Не упустим из виду и видимый
«невооружённым глазом» полемический момент с высказыванием Адорно о
невозможности поэзии после Освенцима. Если бы автор вполне его разделял, то
следующие после первого стихотворения 74 страницы должны были бы оставаться
пустыми. Но они заполнены стихами. Значит возможна? Разумеется. Но другая. Заметим
попутно, что «стихотворение-бонус» – «Олень» –
предшествующее в книге «Освенциму» и так опрометчиво и поспешно
исключённое нами из основного корпуса текстов, возможно, имеет целью дать
некоторое представление о том, чем была поэзия «до Освенцима». Ещё более
укрепляет нас в уверенности о правоте подобной догадки и то обстоятельство, что
«Олень» формально вполне «традиционное» стихотворение – три катрена,
перекрёстная рифма и т.д., а тексты, расположенные после, – они другие.
Рифма если и
присутствует в них, то чаще спрятана внутри текста и обусловлена некой
словесно-смысловой игрой, ослепительным контрастом рифмующихся слов – ну, как и
было завещано – «поэзия сопряжение понятий далековатых» (как в первом
стихотворении:
«Уффици – пиццы»). Сами по себе стихотворения
представляют собой развёрнутые повествования-размышления. Не уверен, могу ли
назвать их верлибрами, (хотя формально это в основном они и есть) – настолько они ярки, вещественны, выпуклы в
отличие от большинства стихотворений, которые обыкновенно и называют теперь верлибрами
– зачастую скучноватых, затянутых, замкнутых на себе, с «глазами вовнутрь».

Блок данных
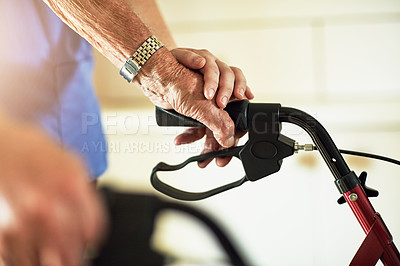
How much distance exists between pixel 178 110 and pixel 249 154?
0.13 meters

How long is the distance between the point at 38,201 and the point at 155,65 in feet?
1.22

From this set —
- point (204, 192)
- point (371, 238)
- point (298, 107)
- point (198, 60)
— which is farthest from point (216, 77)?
point (298, 107)

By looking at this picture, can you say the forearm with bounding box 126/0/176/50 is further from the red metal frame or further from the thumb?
the red metal frame

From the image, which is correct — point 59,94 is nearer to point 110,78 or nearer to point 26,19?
point 26,19

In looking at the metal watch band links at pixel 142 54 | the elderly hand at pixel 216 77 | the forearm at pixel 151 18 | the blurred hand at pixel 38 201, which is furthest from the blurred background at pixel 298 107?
the blurred hand at pixel 38 201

**Задания**:
1. Сколько страниц, согласно фрагменту документа, следует в книге за первым стихотворением?
2. Переименуйте «nearer» в «closer» в части листинга, которая начинается строкой, содержащей «From the image, which», и продолжается до конца листинга. Приведите только эту часть, не меняя в ней ничего другого.
Фрагмент документа и листинг — два отдельных материала.

**Ответы**:
1. 74 страницы.

2.
From the image, which is correct — point 59,94 is closer to point 110,78 or closer to point 26,19?
point 26,19

In looking at the metal watch band links at pixel 142 54 | the elderly hand at pixel 216 77 | the forearm at pixel 151 18 | the blurred hand at pixel 38 201, which is furthest from the blurred background at pixel 298 107?
the blurred hand at pixel 38 201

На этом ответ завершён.